Top cancer researcher fails to disclose corporate ties in major journals - DrJaws
https://www.nytimes.com/2018/09/08/health/jose-baselga-cancer-memorial-sloan-kettering.html
======
Gatsky
(I work in this field and have met the subject of the article.) There isn't
much to say except he couldn't be bothered. The article tries to find some
kind of angle to make this more interesting, but fails. It's sloppy for
someone in such a high position, but that's about it.

If he had disclosed all his conflicts, the same research would have been
published in the same places with the same people. Nothing would have changed.

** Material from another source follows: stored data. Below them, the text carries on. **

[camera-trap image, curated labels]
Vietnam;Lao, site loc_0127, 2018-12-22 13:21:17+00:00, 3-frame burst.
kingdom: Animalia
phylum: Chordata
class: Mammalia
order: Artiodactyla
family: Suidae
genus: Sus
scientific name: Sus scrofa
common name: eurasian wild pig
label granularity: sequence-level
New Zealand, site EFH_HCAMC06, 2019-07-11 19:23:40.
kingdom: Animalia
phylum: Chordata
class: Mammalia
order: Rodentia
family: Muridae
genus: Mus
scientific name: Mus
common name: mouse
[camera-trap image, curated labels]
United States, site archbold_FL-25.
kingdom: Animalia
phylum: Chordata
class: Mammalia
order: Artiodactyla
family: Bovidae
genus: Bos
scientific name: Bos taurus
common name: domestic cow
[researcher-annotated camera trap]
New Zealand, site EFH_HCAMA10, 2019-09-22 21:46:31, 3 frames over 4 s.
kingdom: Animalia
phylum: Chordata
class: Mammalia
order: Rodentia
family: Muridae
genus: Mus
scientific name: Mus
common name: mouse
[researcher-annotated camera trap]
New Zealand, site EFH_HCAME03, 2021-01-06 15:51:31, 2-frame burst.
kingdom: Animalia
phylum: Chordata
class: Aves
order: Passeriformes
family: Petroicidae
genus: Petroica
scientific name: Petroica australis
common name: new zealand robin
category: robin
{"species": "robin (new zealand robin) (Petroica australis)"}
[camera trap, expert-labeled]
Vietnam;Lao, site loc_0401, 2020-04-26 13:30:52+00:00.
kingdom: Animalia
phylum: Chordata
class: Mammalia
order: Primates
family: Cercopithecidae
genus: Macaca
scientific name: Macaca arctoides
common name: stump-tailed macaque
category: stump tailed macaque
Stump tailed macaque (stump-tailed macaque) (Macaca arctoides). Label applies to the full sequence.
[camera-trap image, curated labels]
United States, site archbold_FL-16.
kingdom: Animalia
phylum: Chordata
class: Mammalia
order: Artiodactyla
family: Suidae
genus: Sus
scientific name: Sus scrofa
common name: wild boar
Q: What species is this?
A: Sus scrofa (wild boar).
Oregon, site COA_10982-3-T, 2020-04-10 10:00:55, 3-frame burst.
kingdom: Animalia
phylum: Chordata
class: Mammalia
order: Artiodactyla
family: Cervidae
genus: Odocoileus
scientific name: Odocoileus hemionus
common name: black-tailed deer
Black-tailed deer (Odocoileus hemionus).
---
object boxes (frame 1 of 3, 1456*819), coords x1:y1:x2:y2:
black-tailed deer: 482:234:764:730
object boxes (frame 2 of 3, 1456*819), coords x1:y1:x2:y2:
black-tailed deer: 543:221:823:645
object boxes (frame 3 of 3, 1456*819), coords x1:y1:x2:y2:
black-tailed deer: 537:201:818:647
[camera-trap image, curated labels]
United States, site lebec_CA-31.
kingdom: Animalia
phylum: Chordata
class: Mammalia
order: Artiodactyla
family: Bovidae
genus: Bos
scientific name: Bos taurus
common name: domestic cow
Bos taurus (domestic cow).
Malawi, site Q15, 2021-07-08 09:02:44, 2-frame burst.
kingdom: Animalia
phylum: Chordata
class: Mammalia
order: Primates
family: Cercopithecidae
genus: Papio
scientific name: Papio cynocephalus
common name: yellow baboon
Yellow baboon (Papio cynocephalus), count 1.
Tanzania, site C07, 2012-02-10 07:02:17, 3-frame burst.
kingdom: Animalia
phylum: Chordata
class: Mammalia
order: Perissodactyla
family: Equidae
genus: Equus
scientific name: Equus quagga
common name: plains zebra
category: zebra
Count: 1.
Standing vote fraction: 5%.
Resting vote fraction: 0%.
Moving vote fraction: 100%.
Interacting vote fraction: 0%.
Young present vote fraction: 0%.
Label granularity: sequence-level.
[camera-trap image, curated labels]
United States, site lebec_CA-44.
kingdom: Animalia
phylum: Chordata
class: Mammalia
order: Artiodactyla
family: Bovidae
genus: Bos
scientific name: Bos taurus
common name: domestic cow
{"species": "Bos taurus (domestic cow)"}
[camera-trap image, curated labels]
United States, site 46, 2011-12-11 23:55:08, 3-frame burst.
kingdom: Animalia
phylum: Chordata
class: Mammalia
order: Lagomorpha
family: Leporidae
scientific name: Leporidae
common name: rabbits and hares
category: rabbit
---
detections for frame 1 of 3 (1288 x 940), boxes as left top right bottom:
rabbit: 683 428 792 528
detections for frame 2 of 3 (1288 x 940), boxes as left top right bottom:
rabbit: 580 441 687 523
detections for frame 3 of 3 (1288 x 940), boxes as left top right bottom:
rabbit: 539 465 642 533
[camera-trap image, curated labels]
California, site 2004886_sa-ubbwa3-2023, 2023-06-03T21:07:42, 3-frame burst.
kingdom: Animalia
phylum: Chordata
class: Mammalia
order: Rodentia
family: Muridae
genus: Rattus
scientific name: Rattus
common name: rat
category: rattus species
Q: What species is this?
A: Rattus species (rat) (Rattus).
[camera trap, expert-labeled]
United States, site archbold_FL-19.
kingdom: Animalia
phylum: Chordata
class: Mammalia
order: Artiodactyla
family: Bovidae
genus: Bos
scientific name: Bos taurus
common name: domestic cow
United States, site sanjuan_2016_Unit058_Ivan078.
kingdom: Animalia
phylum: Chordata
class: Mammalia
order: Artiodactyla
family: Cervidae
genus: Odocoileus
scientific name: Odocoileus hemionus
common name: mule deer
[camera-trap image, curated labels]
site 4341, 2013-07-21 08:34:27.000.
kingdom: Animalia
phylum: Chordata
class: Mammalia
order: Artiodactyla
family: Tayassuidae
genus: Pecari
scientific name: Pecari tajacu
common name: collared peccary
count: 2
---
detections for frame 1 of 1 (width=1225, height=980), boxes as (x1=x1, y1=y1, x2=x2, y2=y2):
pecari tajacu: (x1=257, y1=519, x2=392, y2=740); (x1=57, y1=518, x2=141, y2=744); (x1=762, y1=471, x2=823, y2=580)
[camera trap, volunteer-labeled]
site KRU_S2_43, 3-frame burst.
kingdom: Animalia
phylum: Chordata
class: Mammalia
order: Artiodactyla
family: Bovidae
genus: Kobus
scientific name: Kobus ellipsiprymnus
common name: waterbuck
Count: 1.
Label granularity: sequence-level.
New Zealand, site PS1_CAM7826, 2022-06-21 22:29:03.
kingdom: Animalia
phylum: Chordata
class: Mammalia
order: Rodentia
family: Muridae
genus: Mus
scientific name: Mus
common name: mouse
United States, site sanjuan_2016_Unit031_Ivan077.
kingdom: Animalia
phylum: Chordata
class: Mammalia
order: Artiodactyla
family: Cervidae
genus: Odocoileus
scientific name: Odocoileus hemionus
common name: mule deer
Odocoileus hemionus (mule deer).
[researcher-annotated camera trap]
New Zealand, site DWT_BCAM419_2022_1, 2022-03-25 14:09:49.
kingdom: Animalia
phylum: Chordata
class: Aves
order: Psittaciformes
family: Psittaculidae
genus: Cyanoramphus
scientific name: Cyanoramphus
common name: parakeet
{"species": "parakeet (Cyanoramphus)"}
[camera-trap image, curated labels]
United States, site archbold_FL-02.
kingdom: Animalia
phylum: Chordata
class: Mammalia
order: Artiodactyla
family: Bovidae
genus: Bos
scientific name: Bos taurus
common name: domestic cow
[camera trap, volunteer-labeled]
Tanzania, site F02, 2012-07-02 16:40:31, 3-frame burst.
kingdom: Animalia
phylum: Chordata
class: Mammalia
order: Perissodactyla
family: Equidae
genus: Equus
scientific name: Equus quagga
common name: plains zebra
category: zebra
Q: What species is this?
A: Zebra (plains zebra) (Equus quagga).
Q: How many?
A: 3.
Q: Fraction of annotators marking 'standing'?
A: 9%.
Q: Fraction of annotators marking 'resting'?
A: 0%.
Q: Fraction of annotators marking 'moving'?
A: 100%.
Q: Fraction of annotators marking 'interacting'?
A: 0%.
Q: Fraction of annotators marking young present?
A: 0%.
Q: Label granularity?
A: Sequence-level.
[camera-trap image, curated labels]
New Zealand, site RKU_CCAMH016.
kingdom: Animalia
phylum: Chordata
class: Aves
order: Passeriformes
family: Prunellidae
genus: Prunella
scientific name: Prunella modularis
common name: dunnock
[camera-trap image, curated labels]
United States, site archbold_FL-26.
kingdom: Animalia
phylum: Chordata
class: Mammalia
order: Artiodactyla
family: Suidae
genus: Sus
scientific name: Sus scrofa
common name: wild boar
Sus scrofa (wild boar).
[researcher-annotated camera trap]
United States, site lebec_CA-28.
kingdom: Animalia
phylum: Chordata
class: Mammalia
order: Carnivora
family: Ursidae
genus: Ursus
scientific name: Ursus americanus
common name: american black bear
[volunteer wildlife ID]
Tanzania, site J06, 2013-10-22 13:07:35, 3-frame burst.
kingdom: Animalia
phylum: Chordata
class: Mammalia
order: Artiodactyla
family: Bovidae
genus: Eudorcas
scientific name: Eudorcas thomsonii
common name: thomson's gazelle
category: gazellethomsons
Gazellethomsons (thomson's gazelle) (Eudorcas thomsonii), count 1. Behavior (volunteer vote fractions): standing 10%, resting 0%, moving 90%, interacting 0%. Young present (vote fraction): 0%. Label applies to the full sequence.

At conferences academic oncologists get up and flash a slide with many
conflicts of interest at the start of their talk. Nobody really cares or pays
much attention.

When it comes to clinical trials, there are many checks and balances that
prevent a 'rogue' conflicted investigator from influencing the results. Not
the least of these are the other investigators on the study which put their
name on the paper, who are free thinking individuals. The data is also
collected and analysed by an independent data monitoring committee, who will
for example stop the study early if it is looking futile, whatever the drug
company thinks should happen. Independent clinical trial staff will also send
out teams to hospitals running the trial and inspect the data and talk to the
staff. For trials going for regulatory approval of the drug, there is often a
formal independent audit which goes even deeper, to the point of interviewing
staff in a confidential setting and asking them if they have been coerced for
example.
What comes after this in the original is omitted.